*指定タスク 1*:
提供テキストによると、マルティン・グスマンが博士号を取得したのはどの大学か。
*指定タスク 2*:
リストのうち「Find regions matching」を含む行からリストの末尾までを、「esophagus」を「trachea」に置き換えて書き直せ。それ以外の部分は一切変更しないこと。

8月31日未明、アルゼンチンの経済相マルティン・グスマンは国の債務の99%の再編に漕ぎつけるための債権者との合意を達成した。このことによって、アルゼンチンは
9回目のデフォルトを回避した。その後の閣僚会議で閣僚全員が起立して彼に拍手を送った。遅れて閣議に加わった閣僚首席(首相)サンティアゴ・カフィエロも彼に拍手を送りながら着席した。閣僚スターの誕生である。
マルティン・グスマンはそれまで政治とは全く無縁で、米国コロンビア大学で教鞭をとっていた37歳という若い教授であった。アルゼンチンのラ・プラタ大学で経済学を修学。2005年に米国ロードアイランドにあるブラウン大学に留学。そこでファイナンス危機とその影響についての研究で博士号を取得したあと、ノーベル賞受賞者のジョセフ・スティグリッツについて研究した内容を国際経済ソサエティーに発表。スティグリッツ自身がその内容に興味を示し、グスマンをコロンビア大学で彼が主催するビジネススクールに招聘した。それ以後、グスマンはスティグリッツと師弟の関係を築くのであった。(参照:「
Infobae」)

*リスト抜粋*:
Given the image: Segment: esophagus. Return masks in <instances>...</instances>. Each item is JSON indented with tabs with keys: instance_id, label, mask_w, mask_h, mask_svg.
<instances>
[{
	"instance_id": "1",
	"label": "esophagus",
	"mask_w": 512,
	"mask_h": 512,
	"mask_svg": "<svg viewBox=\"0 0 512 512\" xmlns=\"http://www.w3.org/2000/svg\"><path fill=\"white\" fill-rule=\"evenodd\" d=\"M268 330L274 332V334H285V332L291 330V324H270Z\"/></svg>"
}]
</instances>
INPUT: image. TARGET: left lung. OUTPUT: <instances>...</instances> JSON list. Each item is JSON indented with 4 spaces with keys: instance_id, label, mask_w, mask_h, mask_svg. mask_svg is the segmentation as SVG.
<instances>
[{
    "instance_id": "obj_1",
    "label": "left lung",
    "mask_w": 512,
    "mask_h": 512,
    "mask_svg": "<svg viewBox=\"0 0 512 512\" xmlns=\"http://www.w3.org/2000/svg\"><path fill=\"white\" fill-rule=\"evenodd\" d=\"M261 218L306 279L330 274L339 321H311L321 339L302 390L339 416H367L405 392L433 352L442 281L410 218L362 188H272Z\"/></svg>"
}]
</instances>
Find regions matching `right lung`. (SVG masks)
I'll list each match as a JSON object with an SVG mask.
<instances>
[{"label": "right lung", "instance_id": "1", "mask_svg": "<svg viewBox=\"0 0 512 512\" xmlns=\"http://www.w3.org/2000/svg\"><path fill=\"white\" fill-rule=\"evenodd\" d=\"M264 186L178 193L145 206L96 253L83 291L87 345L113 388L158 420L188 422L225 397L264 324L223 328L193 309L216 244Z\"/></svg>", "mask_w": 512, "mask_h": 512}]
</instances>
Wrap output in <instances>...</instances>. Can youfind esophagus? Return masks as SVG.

*正しい結果 1*:
米国ロードアイランドにあるブラウン大学。

*正しい結果 2*:
Find regions matching `right lung`. (SVG masks)
I'll list each match as a JSON object with an SVG mask.
<instances>
[{"label": "right lung", "instance_id": "1", "mask_svg": "<svg viewBox=\"0 0 512 512\" xmlns=\"http://www.w3.org/2000/svg\"><path fill=\"white\" fill-rule=\"evenodd\" d=\"M264 186L178 193L145 206L96 253L83 291L87 345L113 388L158 420L188 422L225 397L264 324L223 328L193 309L216 244Z\"/></svg>", "mask_w": 512, "mask_h": 512}]
</instances>
Wrap output in <instances>...</instances>. Can youfind trachea? Return masks as SVG.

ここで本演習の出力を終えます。